Ouvimos muitas estórias que começam assim: “Era uma vez, havia um servo de Allah”.

Também vou começar assim para contar a minha história, por quero falar de um bom crente em Deus.

O verdadeiro herói dessa narrativa, tio İsmail, gostava muito de seu vilarejo e passava lá 4 ou 5 meses por ano.

Quando estava perto de chegar ao vilarejo, entre maio e junho, seus velhos amigos e familiares o começam a esperar.  Quando se pensa que está a chegar, de repente, aparece.

Com o passar do tempo, o veloz correr dos anos, um dia apenas a mensagem de que o tio İsmail falecera.

“Então o ano passado foi o último ano de sua vinda… fechou a porta de sua casa pela última vez. No caminho por onde passou ainda se encontram as marcas de seus sapatos marcadas no barro. Foi a última vez que lavou, limpou e estacionou o seu carro na garagem. Enfim, era um homem forte. Nos sentamos em baixo de uma árvore, tomamos chá. Conversamos por um longo tempo. Ah, esse mundo é uma farsa…” Por algumas semanas o povo do vilarejo falou dele.

Nunca se falou tanto de uma pessoa que faleceu, o fato é que ele era familiar a quase todos nós.

O tio İsmail

Teve como regra para si mesmo fazer de seus 73 anos de vida algo útil para os outros. Não importava se conhecia ele ou não aqueles que necessitassem de ajuda, não se negava a fazer aquilo que estivesse ao seu alcance.

Por exemplo, quando ia do vilarejo à cidade, se visse alguém no caminho, oferecia carona, aceitava as pessoas em seu carro e as deixava onde elas precisavam ir. Uma vez encontrou uma criança doente com a mãe esperando o ônibus e os levou correndo ao hospital onde queriam chegar. Hoje aquela mãe comenta assim sobre o ocorrido: “o tio İsmail chegou a nós como uma benção.”, conta e suplica por sua alma.

Um parente morador do vilarejo quando servia frutas aos seus visitantes que ele pegava da árvore dizia: “Colhi da árvore do tio İsmail, que seu túmulo seja iluminado”, e suplicava.
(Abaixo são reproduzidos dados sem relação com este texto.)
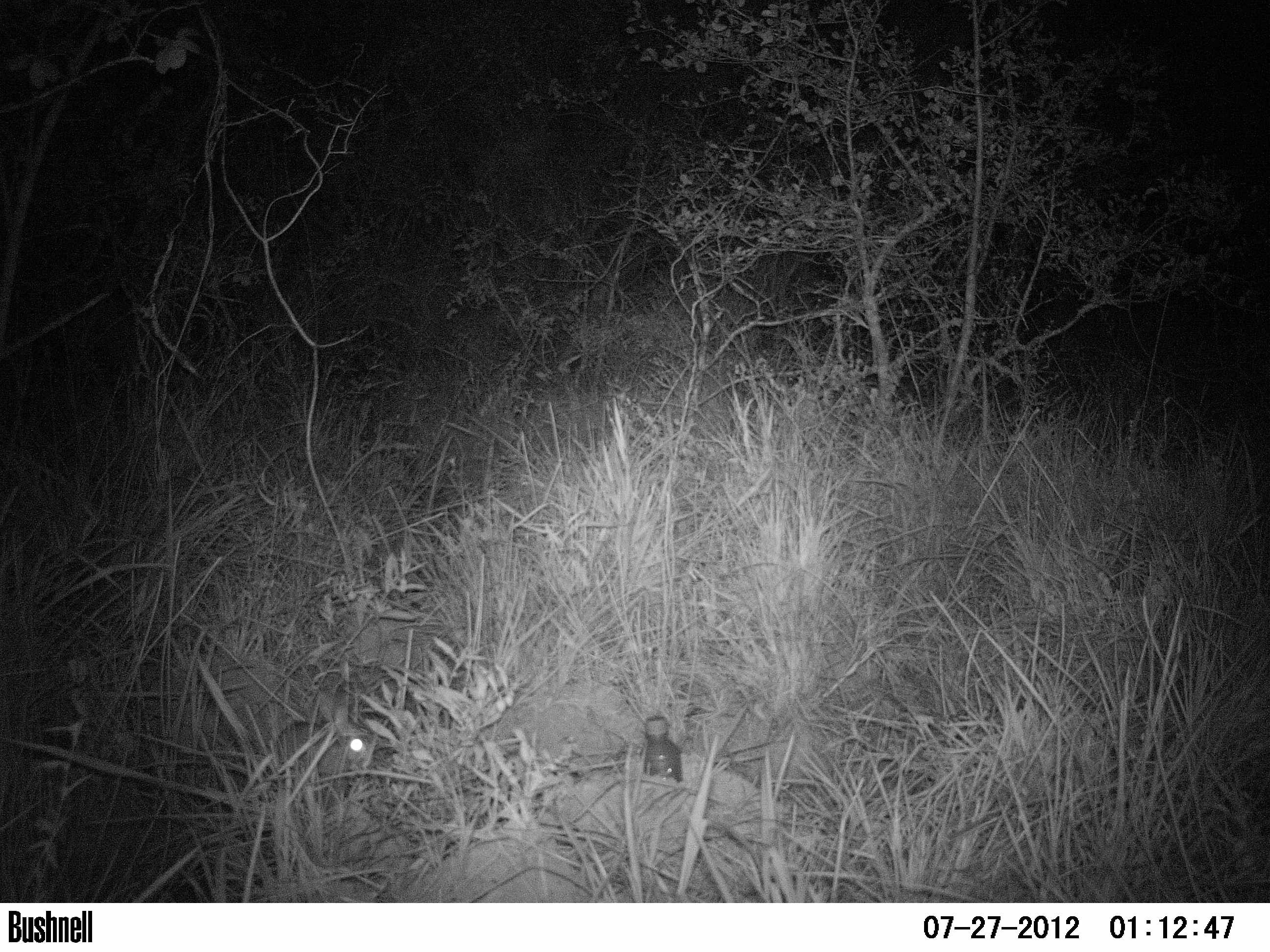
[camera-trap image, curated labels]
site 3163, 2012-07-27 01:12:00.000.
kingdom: Animalia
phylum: Chordata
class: Mammalia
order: Lagomorpha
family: Leporidae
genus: Sylvilagus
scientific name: Sylvilagus brasiliensis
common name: tapeti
Sylvilagus brasiliensis (tapeti), count 1.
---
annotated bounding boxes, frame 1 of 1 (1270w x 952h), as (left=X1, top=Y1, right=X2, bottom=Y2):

Aqueles que comiam, acrescentavam à súplica: “amém”.

Alguns meses antes de seu falecimento, como não era possível que as pessoas passassem de um ponto a outro, eram obrigadas a aumentar a distância de seus percurssos e, então, ele mandou contruir uma ponte para elas. Tio İsmail, por esta esta bela ponte, serviu ao povo do vilarejo e também recebia súplicas delas.

Em nossa infância, sempre ouvíamos que no fim da estória morria o herói, mas na história desse vilarejo a situação é completamente diferente, onde, na verdade, a morte do herói foi o começo de uma história.

Ao mudar seu mundo, tio İsmail, que fisicamente não pode mais ir ao seu vilarejo, não há dia que passe que não seja lembrado pelas bondades que fez.